Posts Tagged Dimensions
When Good Data Goes Bad
Posted by Scott Andrews in Data Quality on May 18, 2010
How many times have you heard the mother of a wayward son say “He’s not bad. He’s just misunderstood.” So it goes with data as well. For how can you tell bad data? Did that sale really happen? Does this employee really exist? Well, 99% of the time, yes. In my experience bad data isn’t bad, it’s just misunderstood.
Nowhere is this clearer than when you consider dates. A single transaction can and often is associated with a plethora of dates. When was it ordered? When was it promised? When was it shipped? When did the customer take delivery? When was it posted to the general ledger? If any business users are not talking about the same date at any point in their analysis, there will be trouble. “Why don’t our March sales numbers match??” My first question is “What is the date that drives those numbers?”
A measure’s definition can come into play. When measuring sales, do you include returns or not? Are sales gross or net? When counting employees, do you count contractors and temps? How are measures defined precisely?

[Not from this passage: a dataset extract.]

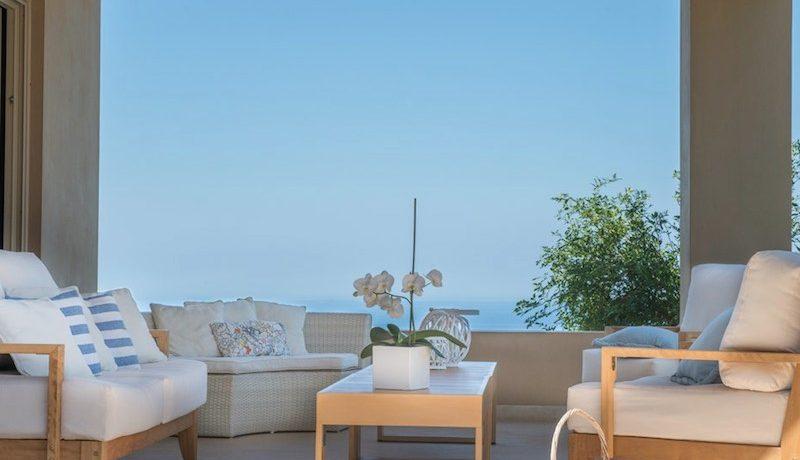 7 Bed Luxury Villa in Chania crete 18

Likewise, a dimension’s definition can also muddy the water. How are your sales broken down? How do you define your list of employees at headquarters or in a particular region? How are dimensions defined precisely?
When confronting a data discrepancy, my approach is to find the differences, find out what the “correct” result should be and then apply the rule change across the data set. Employee X was showing up on report Y because they were defined by postal code, not by reporting manager. What is the correct rule? Your decision makers will have to make that call. The decision must then be incorporated into the data warehouse design and also be communicated out to the business analysts for future consistency in reporting. Communication is a key component to ensuring data quality across an enterprise.